Sugar is basically trading the crude oil market right now as is bean oil. Both of them are trading the alternative energy play. When crude rallies, they rally. When crude moves down, they move down. Fundamentals have given way to the day to day vagaries of the energy complex.
Heating oil is trading hurricanes already but natural gas is not. Go figure!
I have mentioned to just about everyone I have spoken with today that the volatility we are seeing is indicative of the nervousness, confusion and uncertainty that exists in the market. We have also seen something that we have not seen in a very long time, the presence of FEAR. In times past, this sort of environment would see money move into gold as the ultimate safe haven. Today’s current crop of lemming investors have been conditioned that the safest place in the world to park money is US Treasuries.
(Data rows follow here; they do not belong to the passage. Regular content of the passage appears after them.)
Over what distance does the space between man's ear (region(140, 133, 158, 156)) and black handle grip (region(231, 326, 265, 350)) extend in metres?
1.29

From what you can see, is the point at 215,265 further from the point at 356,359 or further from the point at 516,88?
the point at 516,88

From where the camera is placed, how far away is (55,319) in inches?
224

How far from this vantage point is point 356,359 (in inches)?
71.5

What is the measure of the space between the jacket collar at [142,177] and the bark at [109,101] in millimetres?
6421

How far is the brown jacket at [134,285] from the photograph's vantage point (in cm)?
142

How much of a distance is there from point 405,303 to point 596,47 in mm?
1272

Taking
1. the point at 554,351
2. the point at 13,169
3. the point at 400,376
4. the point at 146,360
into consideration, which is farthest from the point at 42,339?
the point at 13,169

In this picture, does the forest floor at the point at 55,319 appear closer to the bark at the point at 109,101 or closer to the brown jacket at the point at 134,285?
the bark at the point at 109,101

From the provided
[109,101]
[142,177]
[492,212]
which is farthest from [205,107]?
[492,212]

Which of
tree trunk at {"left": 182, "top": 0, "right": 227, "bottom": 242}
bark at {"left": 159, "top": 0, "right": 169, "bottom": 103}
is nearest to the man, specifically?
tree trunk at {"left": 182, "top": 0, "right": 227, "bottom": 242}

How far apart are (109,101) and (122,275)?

This is why bonds moved up today and is the excuse du jour given for the strength in the dollar. Money was flowing into bonds and out of everything else. Personally I find this quite laughable and can only wonder if that philosophy will still look sound when the dollar is knocking on the door from beneath the .70 level.
This kind of volatility does however usually presage some substantial moves. Currently there is absolutely ZERO conviction among the vast majority of players. The giant hedge funds have no investment strategy that they are even attempting to follow right now. Instead, button pushers are reacting to emotional swings which range from euphoric one day to panic the next as automated trading programs wreak havoc on these markets.
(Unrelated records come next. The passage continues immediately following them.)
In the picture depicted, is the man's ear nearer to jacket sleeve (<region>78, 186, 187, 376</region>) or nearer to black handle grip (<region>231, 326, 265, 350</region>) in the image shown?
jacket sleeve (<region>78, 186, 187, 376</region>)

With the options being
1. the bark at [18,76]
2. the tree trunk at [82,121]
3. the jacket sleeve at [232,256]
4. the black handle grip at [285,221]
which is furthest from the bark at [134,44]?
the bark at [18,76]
The result has been a large number of players in the gold pit at the Comex simply throwing in the towel, choosing to get out of the way of the wild swings while they wait for the market to calm down. This includes both longs and shorts who are exiting, in the process dropping the open interest to 316,143 as of yesterday. With today’s estimated volume at 155,000 there is little doubt we will see a significant decline in open interest again tomorrow.
This is the lowest reading since September 8, 2005 (an eight month low) where the open interest was 307,933. Front month gold closed at $447.70 that day. The next day it jumped to 317,409 as gold moved up to the $450 level once again.
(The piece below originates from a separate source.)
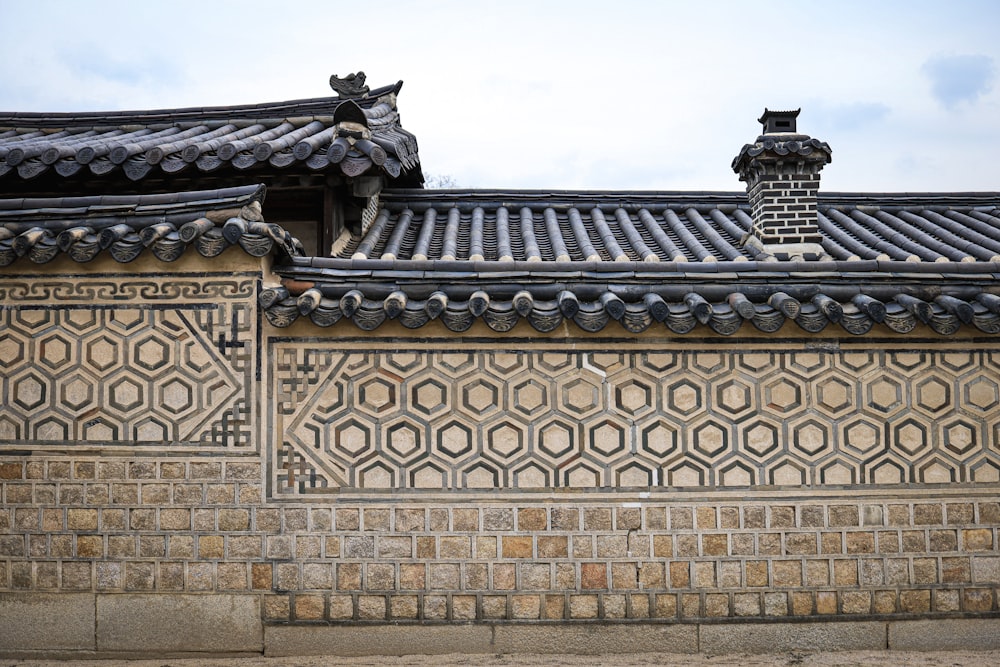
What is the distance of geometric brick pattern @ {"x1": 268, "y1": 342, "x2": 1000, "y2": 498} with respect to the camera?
5.76 metres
I find this current decline in the open interest quite remarkable to say the very least, since we are getting down to levels where I believe we can expect to see prices stabilize fairly soon. The reason: the fuel for further significant declines simply is not there unless we see a wholesale entrance of hedge funds on the short side of the gold market, something which I believe is highly unlikely.
My point in what may seem like some meaningless rambling is that I view this situation as extremely bullish for the gold market. I was never of the opinion that this recent leg up to over $700 was due to “speculative froth” as has been parroted ad-nauseaum, but there is no doubt a huge number of players have exited the gold market. The fact remains that open interest levels are where they were when gold was last trading at $450. We have had what by any standard of measure could be considered a sizeable exit of traders and yet here we are sitting with the gold price $190 higher than the last time we were anywhere near this level of interest by the general trading public. This correction will give us a new point from which to consolidate and build the kind of base we need to see a further substantial price rise which will take out the recent peak near $730.